Мужчины обернулись. Прислонившись к косяку двери, в майке, джинсах и резиновых тапках, скрестив на груди руки, стоял Аркадий. Он был бледен. Алена с двумя толстыми косами и в светлых бриджах, не снимая кроссовок, присела на табурет у входа.

– Тут виноват, – пробормотал Серафим. – Плохой из меня пастырь, если не сумел сам справиться со скверной. Выговорись, выговорись. Легче станет…

– Теперь он там из-за нас. Бог прощает, а не казнит. Если б поступали вы, как в евангелии, к вам бы на брюхе ползли! – Серафим кусал ус. – Простите нас, дядя Андрей. Мы думали, что дядя Валера поглумиться хотел. Отец психовал, говорил, что за такое по губам бьют. Мне его жаль стало. Я письменно подтвержу, что дядя Валера не виноват! Прятаться не стану!

– Не суйтесь, пока не спросят. Без вас разберутся, – ответил Андрей. – А спросят: Никита пьяный был. Пусть подальше уедет. У них твой дневник…Лишнее я вырвал.

Худощавое лицо парня, казалось, еще вытянулось и лишилось последней кровинки.

– Это то, о чем ты говорил вчера, сын? – спросил Серафим и понурился.

– Как в церкви было? – спросил Аспинин.

Аркадий рассказал. Щеки Алены порозовели. Она заплакала и отвернулась. Мужчины старались не смотреть друг на друга.

– Никита тогда, как больной был, – сказал Аркадий. – А получилось – специально…

– Брата позавчера выпустили, – проговорил Андрей. Алена вскинула голову и вытерла мокрые щеки. – Идите, нам с вашим отцом надо еще поговорить.

Брат и сестра посмотрели на отца, словно спрашивая разрешения, и вышли.

– Там все сложно! – сказал Андрей. – Могут всяко повернуть! Взамен на…работу.

– Детей я им не отдам! – Ноздри Каланчева раздулись. – Напишу Патриарху.

– Напиши. Пусть Аркадий звонит Никите. – Андрей рассказал о лимонке.

– У Никиты нет мобильника. Чтоб сигнал не поймали. Его мать через родню звонит. Но попробуем. – Они помолчали. – Прости за все. И помогай вам Господь!

– И ты нас прости.

Серафим постоял и, сутулясь, вышел.

– Кофе готов! – позвал Веденеев из кухни.

Он вяло помешал в чашке. Морщась, губами с ложки слизнул кипяток и взглянул исподлобья на Аспинина. Тот прихлебывал, сгорбившись над столом.

– Он прав, – проговорил Веденеев. – Про интеллигенцию. И вообще. Я которую ночь вашу историю в башке гоняю! Рукопись прочел. Теперь все на места встало.

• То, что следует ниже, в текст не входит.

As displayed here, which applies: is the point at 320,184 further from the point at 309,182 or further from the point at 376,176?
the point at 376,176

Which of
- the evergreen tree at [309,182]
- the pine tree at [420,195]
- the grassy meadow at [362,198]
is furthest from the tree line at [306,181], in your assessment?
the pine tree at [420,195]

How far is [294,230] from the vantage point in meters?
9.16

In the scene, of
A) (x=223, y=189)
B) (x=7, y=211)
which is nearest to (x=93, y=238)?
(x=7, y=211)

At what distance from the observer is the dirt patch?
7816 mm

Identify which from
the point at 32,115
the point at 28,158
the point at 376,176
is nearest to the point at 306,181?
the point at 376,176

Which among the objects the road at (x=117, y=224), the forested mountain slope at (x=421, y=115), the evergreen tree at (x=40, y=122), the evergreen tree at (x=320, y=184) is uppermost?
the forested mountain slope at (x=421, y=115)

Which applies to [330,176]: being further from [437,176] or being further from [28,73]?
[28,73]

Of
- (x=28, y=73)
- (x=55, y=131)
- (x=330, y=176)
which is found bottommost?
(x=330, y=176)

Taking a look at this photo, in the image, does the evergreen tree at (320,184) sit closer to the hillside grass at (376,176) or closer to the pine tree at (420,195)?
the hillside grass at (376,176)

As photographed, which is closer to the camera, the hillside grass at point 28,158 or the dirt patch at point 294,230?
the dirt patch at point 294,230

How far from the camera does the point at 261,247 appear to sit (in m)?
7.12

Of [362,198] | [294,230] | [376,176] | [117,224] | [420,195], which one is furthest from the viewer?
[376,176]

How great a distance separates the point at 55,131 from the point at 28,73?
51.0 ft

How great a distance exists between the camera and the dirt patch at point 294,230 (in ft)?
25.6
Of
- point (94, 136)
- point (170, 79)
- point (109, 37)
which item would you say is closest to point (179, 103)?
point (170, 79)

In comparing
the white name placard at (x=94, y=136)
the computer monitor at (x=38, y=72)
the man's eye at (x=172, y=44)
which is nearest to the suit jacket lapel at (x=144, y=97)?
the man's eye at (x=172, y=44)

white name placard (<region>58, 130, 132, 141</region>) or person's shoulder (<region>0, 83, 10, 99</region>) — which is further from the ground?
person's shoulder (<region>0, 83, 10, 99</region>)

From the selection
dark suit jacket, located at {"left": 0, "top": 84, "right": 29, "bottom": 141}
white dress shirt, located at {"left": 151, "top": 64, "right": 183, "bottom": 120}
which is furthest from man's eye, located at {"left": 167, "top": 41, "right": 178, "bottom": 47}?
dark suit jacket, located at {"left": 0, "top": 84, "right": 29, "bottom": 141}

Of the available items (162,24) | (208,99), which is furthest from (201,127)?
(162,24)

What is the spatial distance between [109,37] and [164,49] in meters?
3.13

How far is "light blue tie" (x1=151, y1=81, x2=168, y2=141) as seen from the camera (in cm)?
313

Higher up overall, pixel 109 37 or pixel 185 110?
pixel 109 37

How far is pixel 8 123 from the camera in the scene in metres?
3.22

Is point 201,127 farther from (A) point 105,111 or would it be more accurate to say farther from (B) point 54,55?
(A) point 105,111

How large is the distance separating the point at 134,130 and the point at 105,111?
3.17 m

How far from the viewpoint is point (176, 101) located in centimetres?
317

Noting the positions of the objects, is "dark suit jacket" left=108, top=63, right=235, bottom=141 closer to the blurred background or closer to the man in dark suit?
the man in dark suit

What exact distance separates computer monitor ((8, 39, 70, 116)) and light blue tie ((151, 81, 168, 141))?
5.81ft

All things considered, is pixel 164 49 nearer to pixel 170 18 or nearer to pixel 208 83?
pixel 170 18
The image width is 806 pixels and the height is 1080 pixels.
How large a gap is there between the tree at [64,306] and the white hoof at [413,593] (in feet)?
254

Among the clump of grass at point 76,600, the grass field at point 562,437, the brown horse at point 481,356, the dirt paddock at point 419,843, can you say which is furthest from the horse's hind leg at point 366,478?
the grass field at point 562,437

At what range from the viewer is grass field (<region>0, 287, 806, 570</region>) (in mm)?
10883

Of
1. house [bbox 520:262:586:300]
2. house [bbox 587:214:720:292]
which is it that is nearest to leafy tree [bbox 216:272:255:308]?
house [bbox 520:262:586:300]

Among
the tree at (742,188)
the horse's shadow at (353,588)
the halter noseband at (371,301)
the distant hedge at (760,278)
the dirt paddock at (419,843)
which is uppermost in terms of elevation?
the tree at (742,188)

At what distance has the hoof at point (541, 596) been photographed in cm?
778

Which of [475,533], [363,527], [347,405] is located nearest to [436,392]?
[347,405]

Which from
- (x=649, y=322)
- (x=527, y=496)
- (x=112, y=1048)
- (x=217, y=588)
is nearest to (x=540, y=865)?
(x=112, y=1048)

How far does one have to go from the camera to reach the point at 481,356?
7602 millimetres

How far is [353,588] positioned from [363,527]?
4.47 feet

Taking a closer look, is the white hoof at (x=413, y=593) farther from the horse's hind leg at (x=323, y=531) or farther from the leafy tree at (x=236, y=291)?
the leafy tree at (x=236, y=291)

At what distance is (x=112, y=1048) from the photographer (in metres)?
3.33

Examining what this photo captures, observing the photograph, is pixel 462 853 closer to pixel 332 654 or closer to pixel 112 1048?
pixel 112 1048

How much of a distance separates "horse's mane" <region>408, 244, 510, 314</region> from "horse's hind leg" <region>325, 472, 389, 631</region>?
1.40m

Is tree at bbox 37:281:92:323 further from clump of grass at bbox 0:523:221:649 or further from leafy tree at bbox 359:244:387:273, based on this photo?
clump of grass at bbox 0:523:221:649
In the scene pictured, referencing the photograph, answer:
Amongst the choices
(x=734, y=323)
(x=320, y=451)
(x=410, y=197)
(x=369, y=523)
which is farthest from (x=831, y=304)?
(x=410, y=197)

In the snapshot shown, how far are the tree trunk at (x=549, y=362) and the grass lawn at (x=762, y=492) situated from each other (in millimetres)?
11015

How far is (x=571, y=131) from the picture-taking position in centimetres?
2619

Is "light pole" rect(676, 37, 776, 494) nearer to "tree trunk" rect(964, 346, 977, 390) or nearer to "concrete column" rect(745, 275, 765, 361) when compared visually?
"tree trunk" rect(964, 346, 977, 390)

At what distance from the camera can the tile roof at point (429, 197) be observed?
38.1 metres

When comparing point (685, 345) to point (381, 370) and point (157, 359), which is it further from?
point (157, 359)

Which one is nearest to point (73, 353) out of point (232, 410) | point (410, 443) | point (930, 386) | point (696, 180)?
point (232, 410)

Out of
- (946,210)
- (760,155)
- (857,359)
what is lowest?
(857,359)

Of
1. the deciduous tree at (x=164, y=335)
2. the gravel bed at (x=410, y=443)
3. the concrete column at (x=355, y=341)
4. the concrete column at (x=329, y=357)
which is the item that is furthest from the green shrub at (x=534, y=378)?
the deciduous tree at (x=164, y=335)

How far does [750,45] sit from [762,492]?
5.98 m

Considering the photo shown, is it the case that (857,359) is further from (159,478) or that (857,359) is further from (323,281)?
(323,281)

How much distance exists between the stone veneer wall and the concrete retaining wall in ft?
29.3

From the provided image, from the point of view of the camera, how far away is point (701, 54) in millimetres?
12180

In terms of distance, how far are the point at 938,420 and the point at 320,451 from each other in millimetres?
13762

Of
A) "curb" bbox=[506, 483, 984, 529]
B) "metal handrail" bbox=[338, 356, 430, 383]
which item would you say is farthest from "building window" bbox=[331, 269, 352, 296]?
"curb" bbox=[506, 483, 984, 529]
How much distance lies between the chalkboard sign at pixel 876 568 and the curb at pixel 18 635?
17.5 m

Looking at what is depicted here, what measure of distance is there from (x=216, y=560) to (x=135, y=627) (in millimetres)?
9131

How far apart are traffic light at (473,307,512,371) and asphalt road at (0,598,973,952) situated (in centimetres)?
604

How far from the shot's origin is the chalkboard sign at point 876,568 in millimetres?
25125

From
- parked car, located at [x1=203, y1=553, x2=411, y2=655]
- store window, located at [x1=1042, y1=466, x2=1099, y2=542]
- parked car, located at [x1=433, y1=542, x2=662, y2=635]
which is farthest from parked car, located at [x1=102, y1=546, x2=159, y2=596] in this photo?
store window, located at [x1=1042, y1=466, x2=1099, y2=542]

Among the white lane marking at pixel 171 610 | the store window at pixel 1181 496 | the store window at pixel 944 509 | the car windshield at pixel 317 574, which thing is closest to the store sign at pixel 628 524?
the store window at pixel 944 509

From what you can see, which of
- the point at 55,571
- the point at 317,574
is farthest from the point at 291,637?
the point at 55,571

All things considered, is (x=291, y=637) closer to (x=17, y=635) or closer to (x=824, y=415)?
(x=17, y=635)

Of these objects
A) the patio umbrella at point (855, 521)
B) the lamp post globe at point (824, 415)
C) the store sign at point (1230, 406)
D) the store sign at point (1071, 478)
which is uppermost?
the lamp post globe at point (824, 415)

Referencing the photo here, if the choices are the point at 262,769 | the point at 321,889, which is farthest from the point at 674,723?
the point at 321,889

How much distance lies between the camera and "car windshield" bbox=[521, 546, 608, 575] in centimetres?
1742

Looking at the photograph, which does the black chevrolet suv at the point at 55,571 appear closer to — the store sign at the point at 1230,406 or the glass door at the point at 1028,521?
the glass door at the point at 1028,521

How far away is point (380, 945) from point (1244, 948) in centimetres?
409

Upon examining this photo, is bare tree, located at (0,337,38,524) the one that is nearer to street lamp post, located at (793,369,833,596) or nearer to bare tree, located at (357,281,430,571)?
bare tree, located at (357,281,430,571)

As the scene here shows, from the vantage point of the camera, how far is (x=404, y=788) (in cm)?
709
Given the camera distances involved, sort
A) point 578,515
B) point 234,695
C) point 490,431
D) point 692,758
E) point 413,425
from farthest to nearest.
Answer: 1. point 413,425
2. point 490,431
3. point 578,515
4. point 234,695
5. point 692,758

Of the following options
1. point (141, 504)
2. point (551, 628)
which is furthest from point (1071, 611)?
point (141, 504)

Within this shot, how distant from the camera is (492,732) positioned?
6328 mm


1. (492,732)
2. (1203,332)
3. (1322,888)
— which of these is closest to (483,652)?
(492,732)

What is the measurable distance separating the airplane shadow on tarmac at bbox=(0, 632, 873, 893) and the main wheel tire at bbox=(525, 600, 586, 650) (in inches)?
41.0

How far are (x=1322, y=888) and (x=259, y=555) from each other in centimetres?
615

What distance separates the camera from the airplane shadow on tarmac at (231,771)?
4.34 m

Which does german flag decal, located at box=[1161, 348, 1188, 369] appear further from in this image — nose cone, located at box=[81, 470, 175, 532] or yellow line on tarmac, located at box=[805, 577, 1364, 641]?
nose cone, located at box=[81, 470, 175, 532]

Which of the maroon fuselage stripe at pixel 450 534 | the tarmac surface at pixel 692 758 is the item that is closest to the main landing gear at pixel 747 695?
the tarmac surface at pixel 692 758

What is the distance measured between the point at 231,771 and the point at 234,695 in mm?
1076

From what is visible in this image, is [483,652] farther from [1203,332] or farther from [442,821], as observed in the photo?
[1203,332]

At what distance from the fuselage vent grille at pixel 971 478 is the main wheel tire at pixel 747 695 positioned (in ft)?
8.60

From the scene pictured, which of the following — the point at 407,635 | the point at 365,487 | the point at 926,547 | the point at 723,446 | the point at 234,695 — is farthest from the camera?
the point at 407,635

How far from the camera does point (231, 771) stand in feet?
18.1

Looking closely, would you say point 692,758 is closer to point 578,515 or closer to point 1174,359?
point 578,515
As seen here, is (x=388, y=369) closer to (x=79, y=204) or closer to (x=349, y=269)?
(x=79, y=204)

Благородно! Заступились за детей. А раньше о чем думали? Знаю, любого можно так мордой об стол! А тогда кончится мысль человеческая! Звезды на небе! Согласен! Пусть останутся звезды и мысль! Человек так устроен: подохнет от своего любопытства.

Но главного в душе трогать не надо! Пусть не вера, а фанатизм, страх смерти и судорожное цепляние за попов, мол, де они спасут от небытия! Пусть бессмертие только для Бога. А человек со своим «я» навсегда исчезнет. Но говорить ему об этом не надо! Не хочет он этого слышать! Не хочет он ни ребенка, ни его слезинки! Потому что своя рубаха ближе к телу! Потому что страшны слезы только своих детей! А из чужого неизвестно, какой подонок вырастет. И нет такой правды, чтобы из-за одного всем пропадать! Пусть это слеза Спасителя и счастье толпы! Это если про вашу с Серафимом метафизику.

Они помолчали, прихлебывая из чашек.

– Вы сказали: вашего брата выпустили? Тогда соглашайтесь на все. Валера выпишется и поймет: ни к чему все это! Я знаю. Книгу надо вышептать, еле двигая губами, в тесной лачуге на чердаке. Бесполезно что-либо сочинять, если на это нет серьезных причин. – Веденеев отодвинул чашку. – Я Серафиму в церкви помогу. Он меня во времянку пустил. Зиму перекантуюсь. За домом, если надо, присмотрю. Не обижайтесь.

Он посидел и вышел. Аспинин набрал номер телефона Степунова. Там долго не отвечали. Наконец, заведующий, посапывая в трубку, сонно проговорил:

– Да. Здравствуйте. Я узнал вас, Андрей. Ничего страшного, я еще не ложился. Работал.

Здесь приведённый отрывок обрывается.